Barbara Borer-Mathys (37, Holziken), Präsidentin der SVP Bezirk Kulm und Tochter des früheren Nationalrats und Kantonalpräsidenten Hansueli Mathys, fordert eine Revision der grössten Partei im Aargau. Mehr Anstand, weniger Nein-Sagen, mehr Kompromissbereitschaft, Respekt gegenüber Andersdenkenden: Das verlangt sie in einem Diskussionsbeitrag, der heute publiziert wurde.

Dass die Kritik auf Nationalrat Andreas Glarner abzielt, der im Januar zum neuen Kantonalpräsidenten der SVP Aargau gewählt wurde, ist aus Borers Zeilen unschwer herauszulesen. Glarner ist der Hardliner, der immer wieder provoziert, zuletzt mit dem Eklat um Grünen-Nationalrätin Sibel Arslan auf dem Bundesplatz.

Vor einer pointierten Aussage scheut sich Glarner grundsätzlich nie – doch diesmal schweigt der SVP-Aargau-Präsident. Als die AZ ihn am Donnerstagmorgen auf die Kritik aus den eigenen Reihen anspricht, kommt nach einem kurzen Telefongespräch per Mail die Nachricht: «Wir haben entschieden, dass wir dies seitens der Geschäftsleitung oder des Präsidiums nicht kommentieren.»

Barbara Borer-Mathys fordert, die SVP müsse sich auch mal kompromissbereit zeigen.

Barbara Borer-Mathys fordert, die SVP müsse sich auch mal kompromissbereit zeigen. Ueli Wild

Was er von Uneinigkeit innerhalb der Partei und Kritik aus den eigenen Reihen hält, machte Glarner aber Ende August an einer öffentlichen Sitzung des Kantonalvorstands in Lenzburg klar. «Wir müssen dem Erfolg alles unterordnen, wir dürfen keine Problemfälle und Streitigkeiten in der Partei haben», sagte Glarner damals in seinem Referat. «Die Bevölkerung wählt uns nicht, wenn wir intern zerstritten sind», mahnte er die Mitglieder des Gremiums, das bei der SVP mehr als 100 Mitglieder umfasst.

«Kritisieren Sie niemals öffentlich ein Plakat»

Glarner war in früheren Wahlkämpfen oft mit umstrittenen Plakaten aufgefallen, zum Beispiel mit islamkritischen Sujets wie «Maria statt Scharia». Er hatte im Herbst 2019 auch das Plakat der SVP zu den Nationalratswahlen verteidigt, auf dem andere Parteien als Würmer dargestellt waren. Der damalige Kantonalpräsident Thomas Burgherr hatte sich von jenem Sujet distanziert und gesagt,  er hätte das Motiv nicht gewählt.

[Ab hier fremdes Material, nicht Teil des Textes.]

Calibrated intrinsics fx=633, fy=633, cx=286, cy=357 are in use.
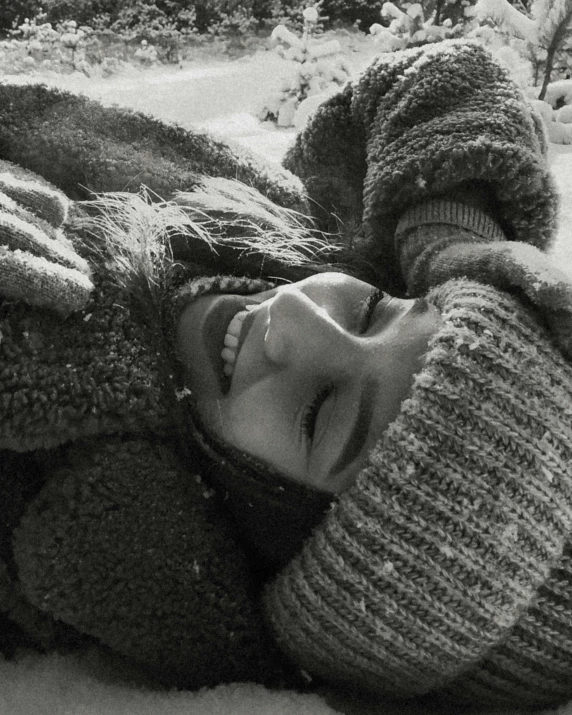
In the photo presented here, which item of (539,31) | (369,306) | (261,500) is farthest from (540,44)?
(261,500)

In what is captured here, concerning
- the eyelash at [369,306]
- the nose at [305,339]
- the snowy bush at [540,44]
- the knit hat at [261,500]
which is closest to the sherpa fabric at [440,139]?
the eyelash at [369,306]

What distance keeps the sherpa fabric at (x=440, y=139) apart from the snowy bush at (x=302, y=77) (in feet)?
6.24

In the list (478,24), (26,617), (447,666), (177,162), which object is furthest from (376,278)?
(478,24)

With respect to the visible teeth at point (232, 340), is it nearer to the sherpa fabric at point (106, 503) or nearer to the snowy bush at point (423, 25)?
the sherpa fabric at point (106, 503)

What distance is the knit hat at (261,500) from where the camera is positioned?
79cm

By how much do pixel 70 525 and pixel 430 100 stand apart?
87 cm

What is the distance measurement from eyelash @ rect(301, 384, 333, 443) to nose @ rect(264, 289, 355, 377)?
3 centimetres

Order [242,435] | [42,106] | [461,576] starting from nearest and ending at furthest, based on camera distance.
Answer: [461,576] → [242,435] → [42,106]

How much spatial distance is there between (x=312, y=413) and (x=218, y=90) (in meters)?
3.06

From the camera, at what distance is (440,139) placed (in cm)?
103

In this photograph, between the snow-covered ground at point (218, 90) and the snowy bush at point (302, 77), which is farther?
the snowy bush at point (302, 77)

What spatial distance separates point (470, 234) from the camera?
102 centimetres

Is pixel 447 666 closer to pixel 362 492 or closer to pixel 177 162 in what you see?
pixel 362 492

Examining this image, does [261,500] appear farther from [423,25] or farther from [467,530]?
[423,25]
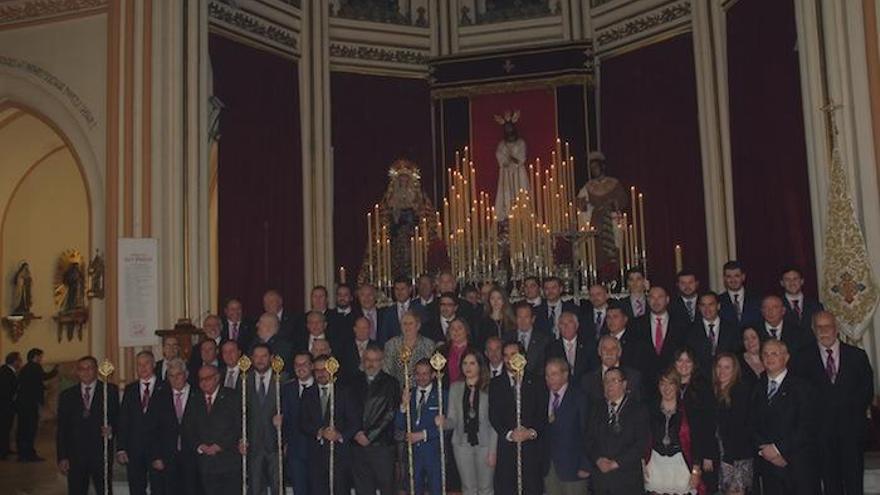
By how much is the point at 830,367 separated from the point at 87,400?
553 cm

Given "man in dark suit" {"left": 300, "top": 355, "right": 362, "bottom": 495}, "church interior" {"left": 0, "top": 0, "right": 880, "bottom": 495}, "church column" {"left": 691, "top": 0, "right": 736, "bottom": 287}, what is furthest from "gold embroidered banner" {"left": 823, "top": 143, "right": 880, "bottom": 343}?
"man in dark suit" {"left": 300, "top": 355, "right": 362, "bottom": 495}

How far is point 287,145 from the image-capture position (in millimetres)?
12539

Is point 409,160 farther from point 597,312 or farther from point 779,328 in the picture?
point 779,328

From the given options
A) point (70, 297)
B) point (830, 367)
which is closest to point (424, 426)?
point (830, 367)

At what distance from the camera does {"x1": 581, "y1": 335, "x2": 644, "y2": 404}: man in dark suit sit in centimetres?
641

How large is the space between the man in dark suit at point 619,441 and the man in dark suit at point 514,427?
1.66 ft

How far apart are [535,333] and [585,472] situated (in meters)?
1.31

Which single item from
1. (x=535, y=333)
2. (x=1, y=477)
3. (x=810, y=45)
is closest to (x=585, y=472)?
(x=535, y=333)

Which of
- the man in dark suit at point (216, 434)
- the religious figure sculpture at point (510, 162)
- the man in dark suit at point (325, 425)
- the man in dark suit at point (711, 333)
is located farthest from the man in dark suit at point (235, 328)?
the religious figure sculpture at point (510, 162)

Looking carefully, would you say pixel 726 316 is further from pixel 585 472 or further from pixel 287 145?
pixel 287 145

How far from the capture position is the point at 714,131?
455 inches

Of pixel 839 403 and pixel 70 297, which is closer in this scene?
pixel 839 403

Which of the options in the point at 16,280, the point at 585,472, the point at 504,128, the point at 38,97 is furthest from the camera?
the point at 16,280

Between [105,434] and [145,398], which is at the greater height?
[145,398]
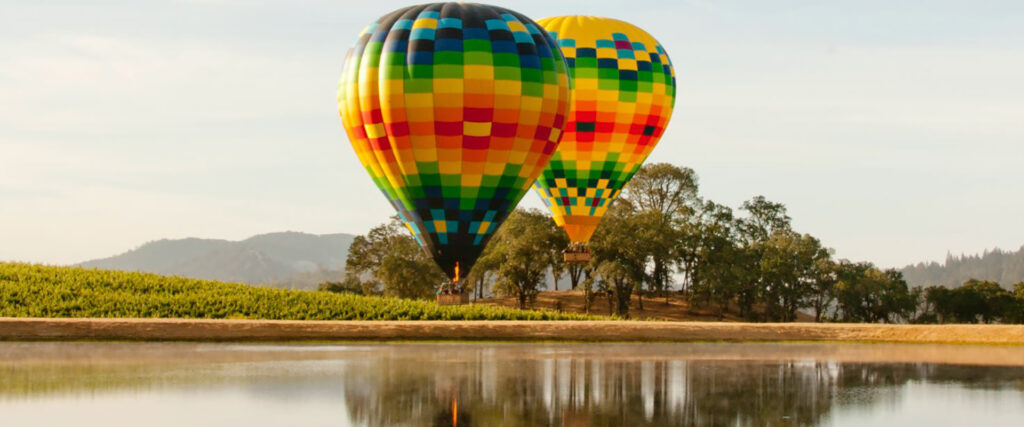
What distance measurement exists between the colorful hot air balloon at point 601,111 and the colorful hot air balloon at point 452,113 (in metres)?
8.07

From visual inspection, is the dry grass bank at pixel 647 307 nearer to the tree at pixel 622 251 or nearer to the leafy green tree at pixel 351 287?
the tree at pixel 622 251

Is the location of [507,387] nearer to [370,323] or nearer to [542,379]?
[542,379]

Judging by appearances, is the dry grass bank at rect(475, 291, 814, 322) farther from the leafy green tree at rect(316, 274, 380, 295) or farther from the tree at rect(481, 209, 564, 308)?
the leafy green tree at rect(316, 274, 380, 295)

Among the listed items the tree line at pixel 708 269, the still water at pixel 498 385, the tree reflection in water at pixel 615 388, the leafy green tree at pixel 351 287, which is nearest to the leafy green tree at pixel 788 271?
the tree line at pixel 708 269

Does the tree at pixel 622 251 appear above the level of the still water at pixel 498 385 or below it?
above

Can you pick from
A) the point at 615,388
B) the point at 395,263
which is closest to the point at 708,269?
the point at 395,263

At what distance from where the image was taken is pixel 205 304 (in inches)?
1957

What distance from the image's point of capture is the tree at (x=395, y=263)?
297ft

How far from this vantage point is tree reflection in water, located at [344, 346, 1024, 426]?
2130cm

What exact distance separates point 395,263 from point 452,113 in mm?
52465

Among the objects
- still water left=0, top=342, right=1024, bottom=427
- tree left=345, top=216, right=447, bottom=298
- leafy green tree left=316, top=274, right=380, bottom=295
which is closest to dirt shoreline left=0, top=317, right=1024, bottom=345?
still water left=0, top=342, right=1024, bottom=427

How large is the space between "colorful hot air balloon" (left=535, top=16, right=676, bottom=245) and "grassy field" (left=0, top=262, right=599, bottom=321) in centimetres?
515

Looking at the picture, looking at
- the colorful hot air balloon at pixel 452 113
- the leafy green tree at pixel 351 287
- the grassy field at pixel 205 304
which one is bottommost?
the grassy field at pixel 205 304

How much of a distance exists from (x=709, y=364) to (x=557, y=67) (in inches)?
598
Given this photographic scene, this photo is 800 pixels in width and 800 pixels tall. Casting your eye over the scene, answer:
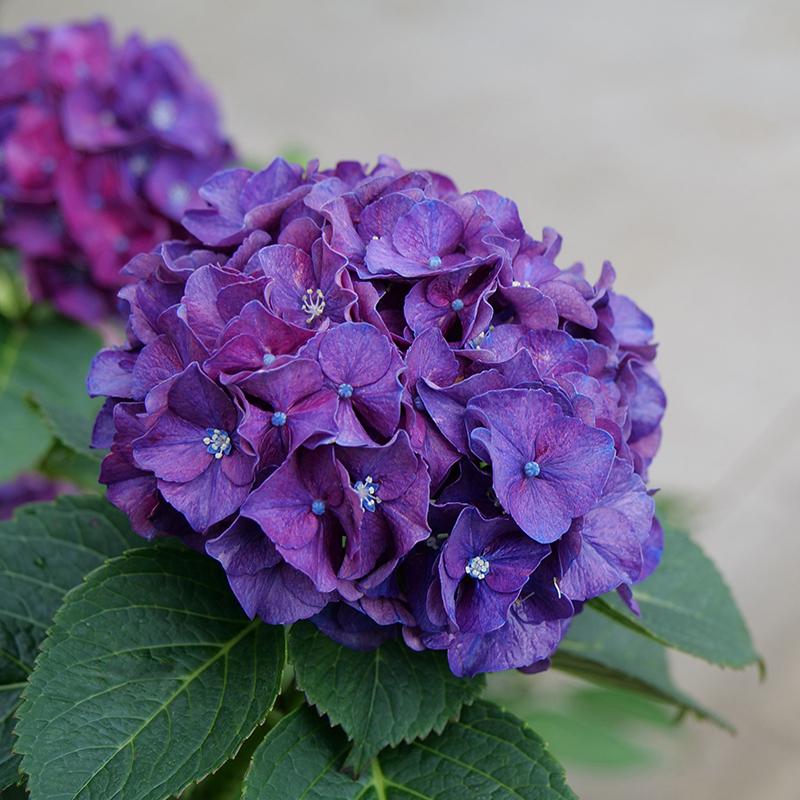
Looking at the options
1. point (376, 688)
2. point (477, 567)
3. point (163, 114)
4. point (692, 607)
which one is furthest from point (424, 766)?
point (163, 114)

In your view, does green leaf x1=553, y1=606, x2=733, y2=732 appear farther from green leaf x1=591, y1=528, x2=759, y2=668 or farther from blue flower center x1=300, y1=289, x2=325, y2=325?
blue flower center x1=300, y1=289, x2=325, y2=325

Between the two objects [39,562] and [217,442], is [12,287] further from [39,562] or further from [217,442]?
[217,442]

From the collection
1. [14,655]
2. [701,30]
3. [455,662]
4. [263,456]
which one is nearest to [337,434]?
[263,456]

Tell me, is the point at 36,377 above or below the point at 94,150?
below

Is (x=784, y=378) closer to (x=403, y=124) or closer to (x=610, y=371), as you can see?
(x=403, y=124)

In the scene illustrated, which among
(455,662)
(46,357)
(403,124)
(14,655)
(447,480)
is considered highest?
(447,480)

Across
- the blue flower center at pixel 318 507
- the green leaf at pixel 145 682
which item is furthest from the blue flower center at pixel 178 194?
the blue flower center at pixel 318 507
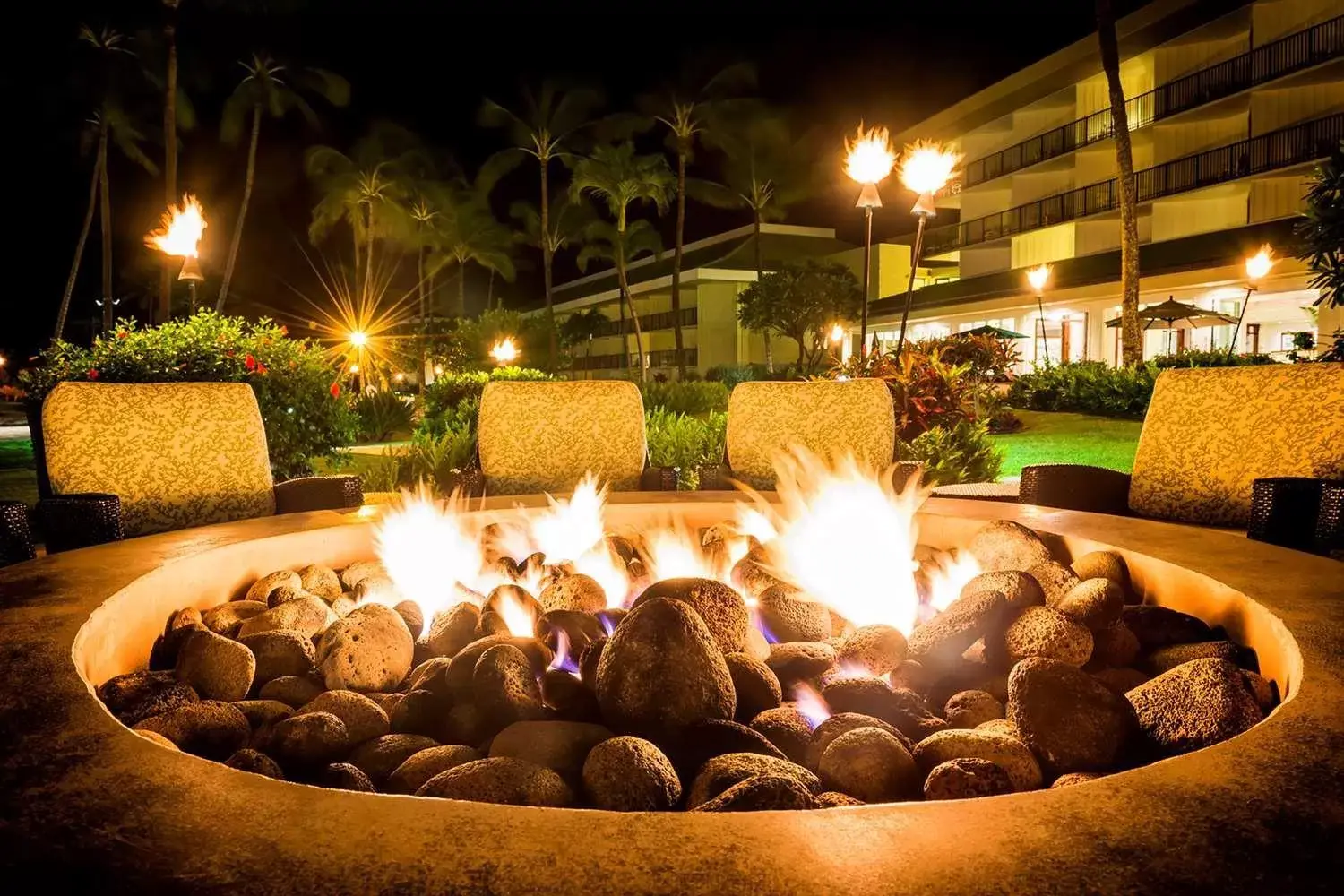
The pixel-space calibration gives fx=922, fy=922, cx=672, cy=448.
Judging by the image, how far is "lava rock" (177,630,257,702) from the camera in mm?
1983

An der Sitzung des Kantonalvorstandes im August dieses Jahres sagte Glarner zu den SVP-Mitgliedern: «Kritisieren Sie nie öffentlich ein Plakat, darauf warten die Medien nur. Es ist wichtig, dass wir alle zusammenhalten, dass wir am gleichen Strick in die gleiche Richtung ziehen.»

Weiter gebe es bei der SVP Aarau offenbar Mitglieder, die seine Wahl zum Präsidenten nicht verdaut hätten. «Diese Leute fordere ich auf, mich zu kontaktieren, und nicht über Dritte etwas über mich zu verbreiten – mit mir kann man reden», sagte Glarner vor dem Kantonalvorstand.

«Wir wollen keinen Schönheitspreis, sondern Wahlen gewinnen»

An der Sitzung äusserte sich der Hardliner auch zur Frage des Stils, den die SVP in der politischen Auseinandersetzung pflegt. «Ich höre oft Sätze wie: Ihr habt ja eigentlich schon recht, aber der Stil ist schlecht, ihr müsst das anständiger sagen», berichtete er. Glarner sieht aber keinen Anlass, künftig weniger pointiert aufzutreten. «Wir wollen keinen Schönheitspreis holen, sondern Wahlen gewinnen», rief er den Mitgliedern des Kantonalvorstandes zu.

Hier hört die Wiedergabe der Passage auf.